Is Investing in Fraud Prevention a Smart Financial Decision?

Agencies are often reluctant to proactively manage fraud, possibly because they have no idea how big a problem it is.

Fraud is an invisible threat to federal, state and local government. From organized criminal rings systematically bilking agencies out of millions of dollars to unscrupulous vendors rigging the contracting process to individuals lying on benefits applications, fraud threatens the integrity of every public institution. Yet government agencies are often reluctant to proactively manage fraud, possibly because they have no idea how big a problem it is. Thus, in many managers’ eyes, fraud prevention doesn’t seem like a wise financial investment. Yet even conservative estimates of potential fraud loss point to substantial savings associated with effective prevention measures.

How big is the problem?

Collectively, government revenues total about $3.3 trillion. While no one knows the full scope of losses associated with fraud, some well accepted industry estimates can help determine a ballpark. According to the Association of Certified Fraud Examiners’s “Report to Nations,” the average organization loses 5 percent of its annual revenue to fraud. Certain industry groups have calculated fraud estimates for their sectors, which can help agencies estimate their own losses. For example, the Coalition Against Insurance Fraud estimates that Fraud accounts for 5-10 percent of claims costs for U.S. insurers and nearly one-third of insurers say fraud was as high as 20 percent of claims. Health care fraud estimates range from about 3 percent of national health care spending to as high as 10 percent. Given the uncertainty around these estimates, 5 percent seems like a reasonable estimate. Applied to total government revenues, this translates into an estimated $165 billion in taxpayer money being stolen by fraudsters every year.
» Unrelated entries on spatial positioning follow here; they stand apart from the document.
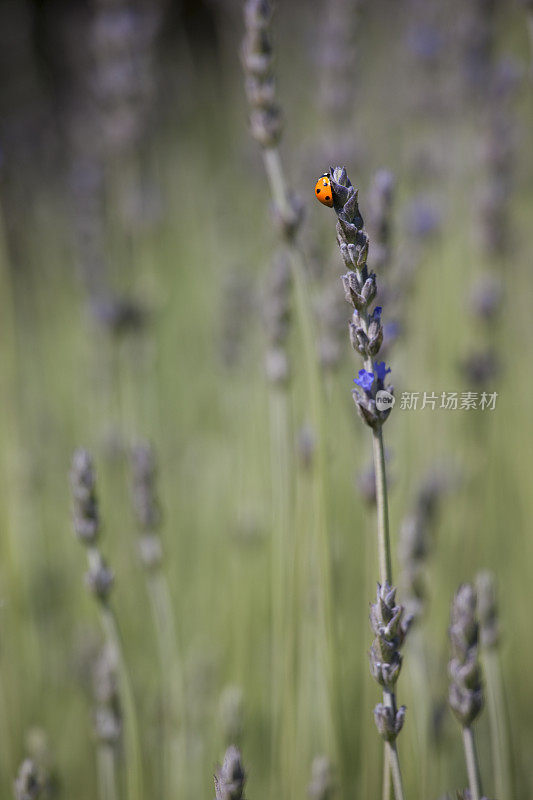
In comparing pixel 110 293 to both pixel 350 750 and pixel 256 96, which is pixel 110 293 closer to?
pixel 256 96

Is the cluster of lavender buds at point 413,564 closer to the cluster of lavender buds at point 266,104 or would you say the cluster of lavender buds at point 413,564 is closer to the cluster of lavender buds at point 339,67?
the cluster of lavender buds at point 266,104

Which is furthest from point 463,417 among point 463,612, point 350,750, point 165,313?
point 165,313

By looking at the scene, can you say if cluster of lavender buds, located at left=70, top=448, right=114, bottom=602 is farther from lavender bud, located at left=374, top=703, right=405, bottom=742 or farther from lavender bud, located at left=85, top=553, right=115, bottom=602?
lavender bud, located at left=374, top=703, right=405, bottom=742

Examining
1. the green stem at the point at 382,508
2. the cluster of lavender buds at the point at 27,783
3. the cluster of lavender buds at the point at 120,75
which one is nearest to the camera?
the green stem at the point at 382,508

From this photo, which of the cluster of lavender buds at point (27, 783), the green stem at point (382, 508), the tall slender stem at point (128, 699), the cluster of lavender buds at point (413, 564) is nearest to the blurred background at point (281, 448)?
the cluster of lavender buds at point (413, 564)

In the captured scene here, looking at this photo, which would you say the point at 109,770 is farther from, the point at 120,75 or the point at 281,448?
the point at 120,75

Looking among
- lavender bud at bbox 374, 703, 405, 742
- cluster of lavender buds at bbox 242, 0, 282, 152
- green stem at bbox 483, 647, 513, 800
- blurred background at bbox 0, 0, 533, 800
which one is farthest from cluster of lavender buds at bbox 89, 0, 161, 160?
lavender bud at bbox 374, 703, 405, 742
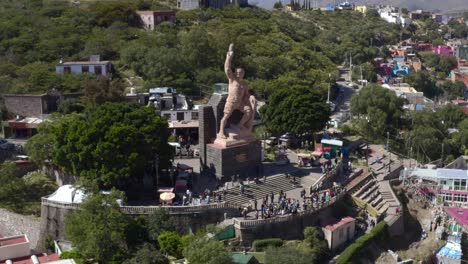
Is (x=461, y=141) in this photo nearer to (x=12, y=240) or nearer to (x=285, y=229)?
(x=285, y=229)

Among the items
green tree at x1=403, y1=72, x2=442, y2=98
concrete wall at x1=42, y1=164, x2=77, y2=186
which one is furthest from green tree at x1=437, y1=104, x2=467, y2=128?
concrete wall at x1=42, y1=164, x2=77, y2=186

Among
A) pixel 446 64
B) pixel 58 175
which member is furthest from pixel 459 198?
pixel 446 64

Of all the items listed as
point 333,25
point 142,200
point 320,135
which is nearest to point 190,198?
A: point 142,200

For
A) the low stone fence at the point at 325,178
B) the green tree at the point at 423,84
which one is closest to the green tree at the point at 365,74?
the green tree at the point at 423,84

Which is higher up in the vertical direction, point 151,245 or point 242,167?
point 242,167

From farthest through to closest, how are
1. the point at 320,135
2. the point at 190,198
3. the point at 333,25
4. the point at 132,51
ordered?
the point at 333,25 < the point at 132,51 < the point at 320,135 < the point at 190,198

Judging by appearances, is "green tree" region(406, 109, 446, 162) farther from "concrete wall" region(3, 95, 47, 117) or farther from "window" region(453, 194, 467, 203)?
"concrete wall" region(3, 95, 47, 117)

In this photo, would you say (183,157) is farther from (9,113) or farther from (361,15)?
(361,15)
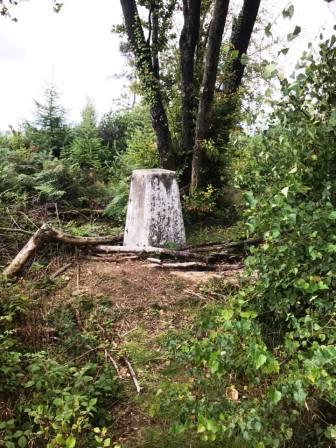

Risk Management Requirements

The 2016 Fraud Reduction and Data Analytics Act requires agencies to establish financial and administrative controls to identify and assess fraud risks and design and implement control activities to prevent, detect, and respond to fraud, including improper payments. The previous year, GAO released its “Framework for Managing Fraud Risks in Federal Programs,” which provides guidance for developing a comprehensive fraud risk management system.

GAO’s framework identifies leading practices for managing fraud risks in four broad areas: 1) a commitment to creating a culture that is conducive to fraud risk management; 2) assessment of fraud risks; 3) design and implementation of effective controls to address the highest priority risks; and 4) ongoing evaluation and adaptation of these efforts. The framework encompasses control activities to prevent, detect, and respond to fraud, with an emphasis on prevention, as well as structures and environmental factors that help managers mitigate fraud risks.

Return on Investment

The ACFE “Report to Nations” calculates the cost savings related to various fraud prevention activities. For example, risk assessment translates into a 38 percent reduction in loss related to fraud; having a dedicated fraud team results in a 33 percent reduction of fraud loss; and proactive data analytics results in a 52 percent reduction in fraud losses. Taken together, fraud prevention activities can cut fraud losses, on average, about 40 percent.

Many of the activities the ACFE lists are relatively inexpensive to employ, particularly as they relate to the return on investment. GAO’s framework offers guidelines for developing a fraud risk management program, such as establishing a dedicated office or individual, conducting regular risk assessments to understand the biggest vulnerabilities, prioritizing risks based on the likelihood of the fraud scheme occurring and the impact if would have if successful, and implementing cost-effective controls to mitigate the highest priority risks. GAO also recommends using cost-effective fraud analytics, such as anomaly detection, to identify fraud more efficiently.

It’s easy to see how cost effective these measures are. For example, the Agriculture Department, with an annual budget of $144 billion in 2018, should expect to lose about $7 billion annually to fraud, based on the ACFE estimates. Putting in place a comprehensive anti-fraud program would yield a return of approximately $2.9 billion annually. Even if the department spent $2.9 million on its antifraud program, the agency would save 1,000 times as much as it invested.

And for the behemoth Defense Department, whose 2018 budget was just under $650 billion, taxpayers are likely losing as estimated $33 billion to fraud. A comprehensive anti-fraud program would return approximately $13 billion in taxpayer dollars on the investment.

Maybe it’s time for agencies to rethink their investment in preventing fraud.

Linda Miller leads Grant Thornton’s Fraud Risk Mitigation Practice. She was the principal author of GAO’s “Fraud Risk Management Framework” and served on the task force that developed the COSO/ACFE “Fraud Risk Management Guide.”